Thursday, December 17, 2009

Mono: C# compiler bug with property inheritance

The bug appeared quite unexpectedly.
In Visual Studio code sample below compiled fine. But doing the same with Mono C# compiler results in error: Compiler Error CS0546: 'Derived2.Accessor.set': cannot override because 'Base.Accessor' does not have an overridable set accessor.
It must've been a bug with the compiler I thought to myself. Mono bugzilla search confirmed that bug was there.

Here is the code sample that produces error report (workaround is described under it):

abstract class Base
    {
        public virtual string Accessor
        {
            get { return "base"; }
            set { }
        }
    }

    class Derived1 : Base
    {
        public override string Accessor
        {
            get { return base.Accessor; }
        }
    }

    class Derived2 : Derived1
    {
        public override string Accessor
        {
            set { }
        }
    }
Workaround for this error is to add set property to Derived1 class:
public override string Accessor
        {
            get { return base.Accessor; }
            set { base.Accessor = value; }
        }
Happy coding :)

Sunday, December 13, 2009

MSSQL DATEDIFF Equivalent in MySQL

Recently I was porting T-SQL (MSSQL) code into SQL dialect used by MySQL.
Process went smoothly until I have stuck with dates. Especially intervals between two dates. In T-SQL datediff function is used to get interval between to datetime values.

Let us consider this T-SQL sample:

declare @d1 datetime;
declare @d2 datetime;
set @d1 = '2009-01-18 15:22:01'
set @d2 = '2009-01-19 14:22:01'
select datediff(hour, @d1, @d2) as hour, 
       datediff(day, @d1, @d2) as day,
       datediff(second, @d1, @d2) as second
Query results are:
hourdaysecond
23182800

After doing some searching I found out that MySQL equivalent is:
set @d1 = '2009-01-18 15:22:01';
set @d2 = '2009-01-19 14:22:01';
select timestampdiff(hour, @d1, @d2) as hour,
       timestampdiff(day, @d1, @d2) as day,
       timestampdiff(second, @d1, @d2) as second;
Query results are:
hourdaysecond
23082800
Query results are nearly the same except day difference. Somehow, MSSQL treats 23 hours as one day.
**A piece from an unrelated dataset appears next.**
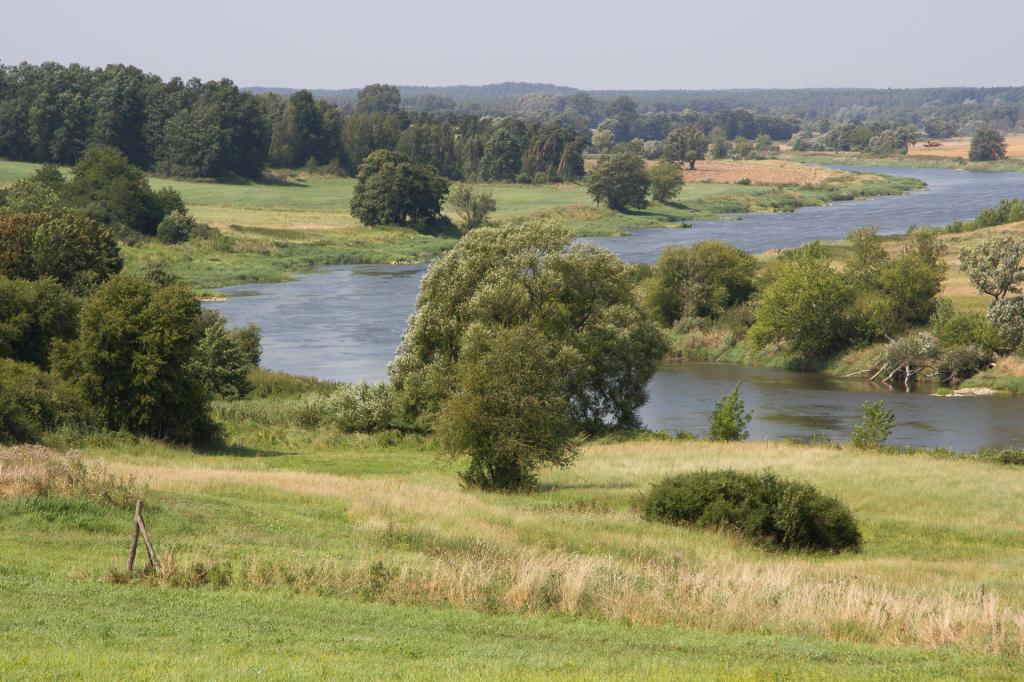 Widok na Wartę w okolicach Wronek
In general we can think of timestampdiff (MySQL) as 1-to-1 equivalent of datediff (MSSQL). To make them truly equal it is better to get difference in seconds and then convert (calculate) required interval (hours, days).
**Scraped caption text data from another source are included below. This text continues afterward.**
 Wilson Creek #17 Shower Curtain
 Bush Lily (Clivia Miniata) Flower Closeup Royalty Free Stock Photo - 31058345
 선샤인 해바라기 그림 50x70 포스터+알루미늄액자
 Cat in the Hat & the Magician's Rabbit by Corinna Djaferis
Saturday, November 21, 2009

String Compare Performance in D

A while ago I was measuring performance of string comparison in .NET. Today I played with string type in D programming language and decided to make similar tests.

D is relatively new language with some good perspectives (by the way Andrei Alexandrescu is engaged in D development).
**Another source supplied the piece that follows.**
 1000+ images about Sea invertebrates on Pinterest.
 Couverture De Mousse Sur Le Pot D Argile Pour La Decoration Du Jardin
Here is relatively simple code, that I have used to make the tests:

import std.string;
import std.date;
import std.stdio;

string cmp1 = "SomeString";
string cmp2 = "Someotherstring";
auto iters = 100000;

void test_f()
{
    for(int i = 0; i < iters; i++) { auto res = icmp(cmp1, cmp2); }
}

void test_equal()
{
    for(int i = 0; i < iters; i++) { auto res = cmp1 == cmp2; }
}

void main()
{
    ulong[] results;
    int mean1 = 0;
    int mean2 = 0;
 
    for(int i = 0; i < 5; i++)
    {
        results = benchmark!(test_f, test_equal)(1, results);
 mean1 += results[0];
 mean2 += results[1];
 writefln("Test_f: %d", results[0]);
 writefln("Test_equal: %d", results[1]);
    }
 
    mean1 = mean1 / 5;
    mean2 = mean2 / 5;
 
    writefln("Mean Test_f: %d", mean1);
    writefln("Mean Test_equal %d", mean2);
}
Test results where interesting:
Test_f: 21
Test_equal: 2
Test_f: 21
Test_equal: 2
Test_f: 22
Test_equal: 2
Test_f: 14
Test_equal: 1
Test_f: 12
Test_equal: 1
Mean Test_f: 18
Mean Test_equal 1
18 millis for 100000 iterations looks pretty nice. It is faster then .NET string case insensitive ordinal string comparison. If you remember: .NET version completed in about 26 milliseconds. Second test function just compares two values for equality, I assume that mere pointer compare is made.

I have decided to give this relatively new language a try, it is highly possible that there will be more posts about D in this blog :).

Wednesday, November 18, 2009

Local Computer Connection Failure When Using ActiveSync

Not so long ago I have encountered strange problem with Windows Mobile device connectivity when using ActiveSync.

Here is long story cut short and the solution I came up with.

Server software was located on the Host1. Windows Mobile device was supposed to connect to that server software.

When device was cradled and connected to Host1's ActiveSync it was unable to open connection to server software. However, it could connect perfectly well to the same server software located on Host2. Strange?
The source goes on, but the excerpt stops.